Corte Costituzionale: nell’impresa familiare anche il convivente

Secondo la Sentenza n. 148/2024 della Corte Costituzionale è costituzionalmente illegittimo il comma dell’articolo 230-bis del Codice civile nella parte in cui, disciplinando l’impresa familiare, non prevede, alla stessa stregua del familiare, anche il convivente di fatto, diversamente da quanto avviene (per effetto della legge Cirinnà, 76/2016) con il componente dell’unione civile.

In conseguenza di ciò, risulta illegittimo anche l’articolo 230-ter del Codice civile, che attribuisce al convivente more uxorio una tutela ingiustificatamente discriminata rispetto a quella riconosciuta ai familiari e al componente dell’unione civile.

L’articolo 230-bis disciplina l’impresa familiare riconoscendo al familiare che presta in modo continuativo la sua attività di lavoro nella famiglia o nell’impresa una serie significativa di diritti. A questi fini, per familiari si intendevano il coniuge, i parenti entro il terzo grado e gli affini entro il secondo.

Con l’entrata in vigore della legge Cirinnà sulle unioni civili, le disposizioni che si riferiscono al matrimonio e le disposizioni contenenti le parole «coniuge», «coniugi» o termini equivalenti, ovunque ricorrono nelle leggi, nei regolamenti, negli atti amministrativi e nei contratti collettivi, si applicano anche ad ognuna delle parti dell’unione civile tra persone dello stesso sesso.

Per il convivente di fatto – inteso quale parte della coppia di maggiorenni uniti stabilmente da legami affettivi di coppia e di reciproca assistenza morale e materiale – la legge Cirinnà ha riconosciuto, attraverso l’introduzione dell’articolo 230-ter del Codice civile, una tutela più limitata.

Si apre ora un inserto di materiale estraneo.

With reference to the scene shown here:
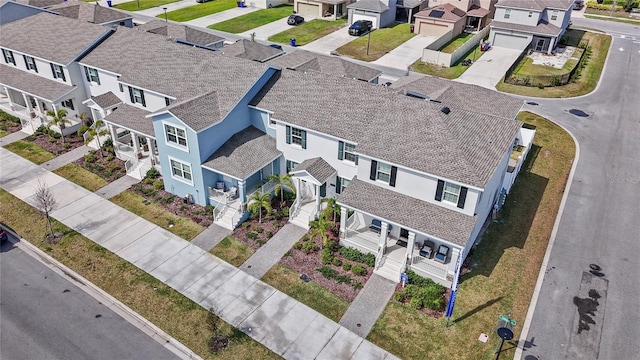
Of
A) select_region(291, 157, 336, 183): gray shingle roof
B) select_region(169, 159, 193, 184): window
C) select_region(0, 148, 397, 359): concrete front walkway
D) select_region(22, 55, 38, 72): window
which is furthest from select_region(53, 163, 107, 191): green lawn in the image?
select_region(291, 157, 336, 183): gray shingle roof

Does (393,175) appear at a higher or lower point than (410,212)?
higher

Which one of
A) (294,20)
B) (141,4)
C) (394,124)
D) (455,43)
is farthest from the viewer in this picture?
(141,4)

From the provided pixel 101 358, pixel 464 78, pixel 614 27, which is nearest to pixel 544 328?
pixel 101 358

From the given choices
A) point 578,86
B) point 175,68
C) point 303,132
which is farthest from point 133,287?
point 578,86

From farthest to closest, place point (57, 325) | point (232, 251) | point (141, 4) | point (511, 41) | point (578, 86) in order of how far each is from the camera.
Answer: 1. point (141, 4)
2. point (511, 41)
3. point (578, 86)
4. point (232, 251)
5. point (57, 325)

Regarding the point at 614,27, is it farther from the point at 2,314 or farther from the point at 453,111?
the point at 2,314

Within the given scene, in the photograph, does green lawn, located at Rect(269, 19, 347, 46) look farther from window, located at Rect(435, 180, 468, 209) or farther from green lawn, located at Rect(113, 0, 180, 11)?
window, located at Rect(435, 180, 468, 209)

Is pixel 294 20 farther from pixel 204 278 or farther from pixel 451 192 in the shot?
pixel 204 278
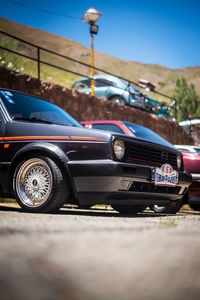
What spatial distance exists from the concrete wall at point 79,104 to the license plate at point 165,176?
17.1 feet

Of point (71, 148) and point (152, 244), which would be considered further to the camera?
point (71, 148)

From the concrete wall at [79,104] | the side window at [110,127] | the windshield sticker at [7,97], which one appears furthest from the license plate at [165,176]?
the concrete wall at [79,104]

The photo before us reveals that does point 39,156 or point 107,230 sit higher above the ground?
point 39,156

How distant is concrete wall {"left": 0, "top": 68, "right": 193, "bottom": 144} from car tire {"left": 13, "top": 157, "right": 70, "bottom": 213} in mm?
4690

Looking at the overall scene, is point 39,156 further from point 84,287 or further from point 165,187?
point 84,287

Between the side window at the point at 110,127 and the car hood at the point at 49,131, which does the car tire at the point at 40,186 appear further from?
the side window at the point at 110,127

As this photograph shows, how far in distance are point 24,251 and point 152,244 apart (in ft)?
1.87

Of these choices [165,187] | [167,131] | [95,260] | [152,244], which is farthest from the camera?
[167,131]

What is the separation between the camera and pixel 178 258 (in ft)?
4.31

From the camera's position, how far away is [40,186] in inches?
146

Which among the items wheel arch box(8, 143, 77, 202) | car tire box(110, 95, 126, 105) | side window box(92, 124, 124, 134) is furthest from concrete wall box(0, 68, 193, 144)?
wheel arch box(8, 143, 77, 202)

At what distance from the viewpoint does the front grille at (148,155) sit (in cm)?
383

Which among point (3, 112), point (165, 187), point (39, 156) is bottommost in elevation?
point (165, 187)

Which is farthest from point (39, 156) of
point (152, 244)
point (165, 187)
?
point (152, 244)
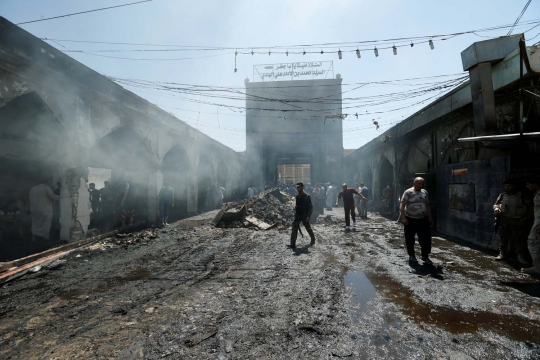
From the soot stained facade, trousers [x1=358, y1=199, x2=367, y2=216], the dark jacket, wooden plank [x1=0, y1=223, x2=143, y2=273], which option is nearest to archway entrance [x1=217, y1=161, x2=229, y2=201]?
the soot stained facade

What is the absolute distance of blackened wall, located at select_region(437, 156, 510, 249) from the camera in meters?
6.64

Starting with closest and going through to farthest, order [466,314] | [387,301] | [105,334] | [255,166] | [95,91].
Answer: [105,334] < [466,314] < [387,301] < [95,91] < [255,166]

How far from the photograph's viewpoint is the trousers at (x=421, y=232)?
18.1ft

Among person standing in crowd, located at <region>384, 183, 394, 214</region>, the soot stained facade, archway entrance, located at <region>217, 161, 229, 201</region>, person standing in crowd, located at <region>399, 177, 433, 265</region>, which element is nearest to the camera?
person standing in crowd, located at <region>399, 177, 433, 265</region>

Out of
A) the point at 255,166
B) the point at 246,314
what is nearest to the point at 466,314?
the point at 246,314

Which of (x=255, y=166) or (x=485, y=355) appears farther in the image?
(x=255, y=166)

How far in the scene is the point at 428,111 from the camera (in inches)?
427

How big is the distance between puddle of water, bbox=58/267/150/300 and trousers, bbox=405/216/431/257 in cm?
536

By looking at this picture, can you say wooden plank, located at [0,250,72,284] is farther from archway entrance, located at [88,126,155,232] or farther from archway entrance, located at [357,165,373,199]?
archway entrance, located at [357,165,373,199]

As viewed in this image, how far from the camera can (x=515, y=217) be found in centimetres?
545

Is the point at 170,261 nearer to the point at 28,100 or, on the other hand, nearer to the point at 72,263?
the point at 72,263

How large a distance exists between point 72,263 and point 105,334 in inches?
165

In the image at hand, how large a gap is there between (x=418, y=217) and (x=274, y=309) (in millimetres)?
3763

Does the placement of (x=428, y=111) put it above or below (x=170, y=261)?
above
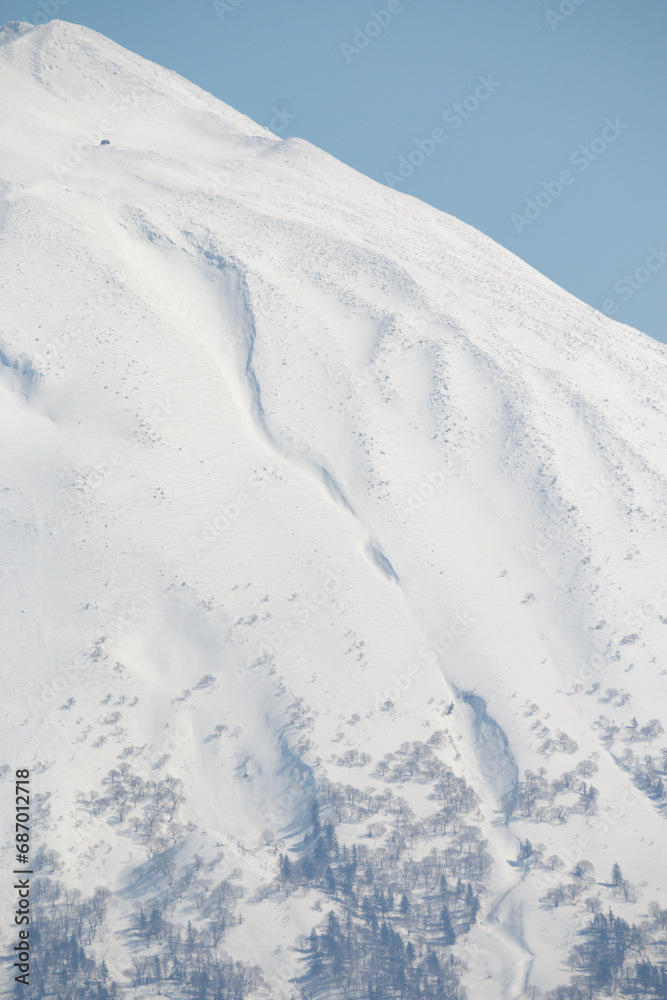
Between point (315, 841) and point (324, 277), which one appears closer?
point (315, 841)

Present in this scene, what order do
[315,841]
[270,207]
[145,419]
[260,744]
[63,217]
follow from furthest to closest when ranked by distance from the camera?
[270,207] < [63,217] < [145,419] < [260,744] < [315,841]

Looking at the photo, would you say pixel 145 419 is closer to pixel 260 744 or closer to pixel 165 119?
pixel 260 744

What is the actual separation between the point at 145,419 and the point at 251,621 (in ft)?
96.0

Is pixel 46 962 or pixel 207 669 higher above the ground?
pixel 207 669

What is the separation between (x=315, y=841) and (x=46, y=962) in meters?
21.3

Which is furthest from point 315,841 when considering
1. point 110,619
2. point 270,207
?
point 270,207

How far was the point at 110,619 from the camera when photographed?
3423 inches

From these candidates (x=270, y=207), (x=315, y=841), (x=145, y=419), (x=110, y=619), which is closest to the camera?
(x=315, y=841)

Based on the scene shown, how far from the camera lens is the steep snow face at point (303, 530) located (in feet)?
255

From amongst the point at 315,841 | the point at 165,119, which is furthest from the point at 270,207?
the point at 315,841

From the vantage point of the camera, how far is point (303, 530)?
9825 cm

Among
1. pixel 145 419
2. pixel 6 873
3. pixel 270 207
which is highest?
pixel 270 207

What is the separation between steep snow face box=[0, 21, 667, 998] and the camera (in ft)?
255

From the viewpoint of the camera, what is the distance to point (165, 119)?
595 feet
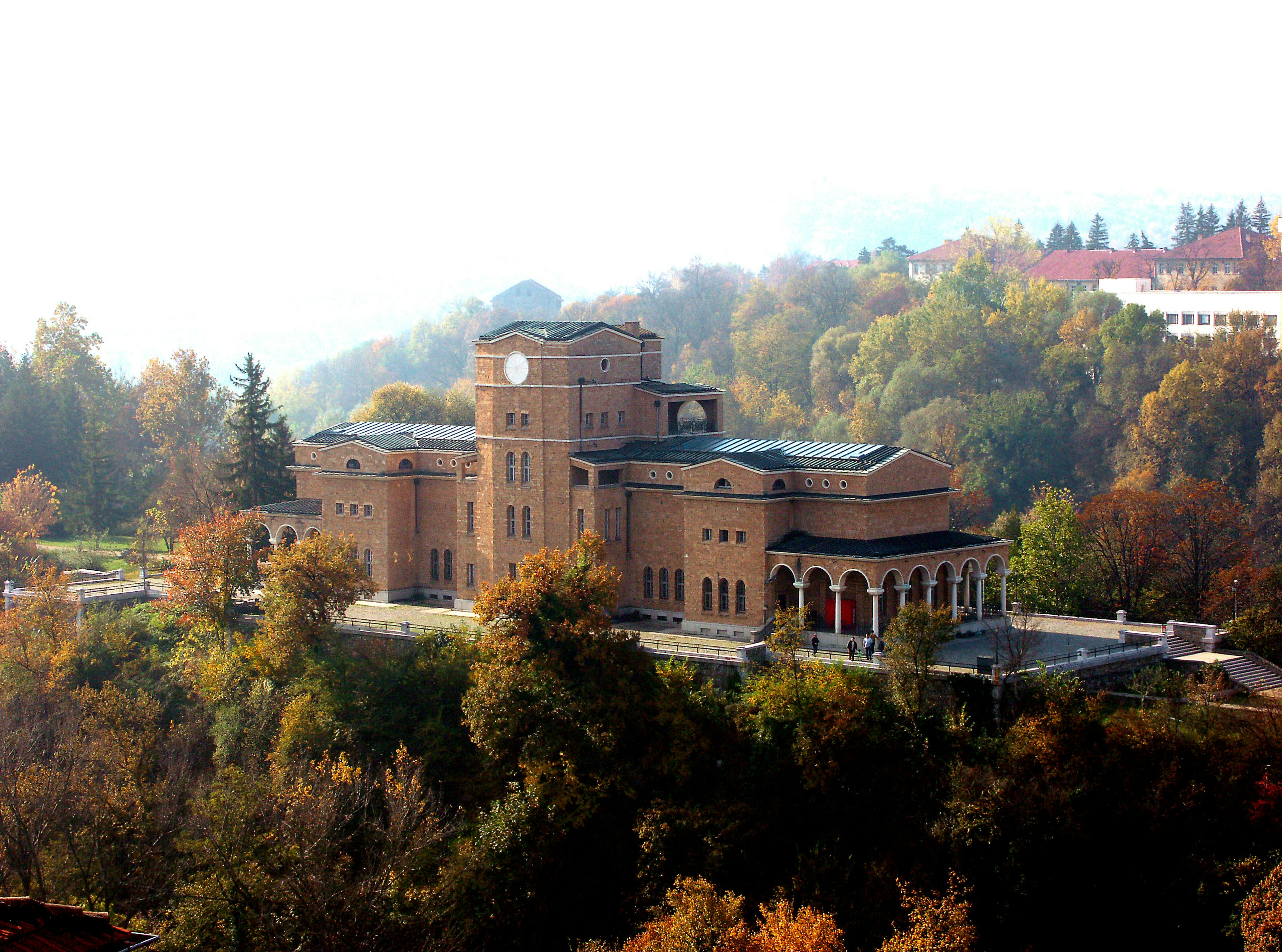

Sia l’Inps (Circolare n. 66/2017) che l’Ispettorato del Lavoro (Parere Inl 879/2023) hanno affermato che, se il componente dell’unione civile può essere considerato come «familiare» ai fini dell’articolo 230-bis, così non accade nei confronti del convivente more uxorio, il quale, sebbene presti analoga attività lavorativa in modo continuativo presso l’impresa del convivente, non può essere inquadrato come collaboratore familiare.

Per i Giudici di cassazione, il trattamento differenziato è irragionevole e non può essere superato da una lettura estensiva delle disposizioni vigenti. Dello stesso parere anche la Corte costituzionale che nella pronuncia osserva che, seppur rimangano nel nostro ordinamento alcune differenze di disciplina rispetto alla famiglia fondata sul matrimonio, i diritti fondamentali devono essere riconosciuti a tutti senza distinzioni. E tale è il diritto al lavoro e alla giusta retribuzione nel contesto di un’impresa familiare, il quale impone uguale tutela tra coniuge, componente dell’unione civile e convivente di fatto.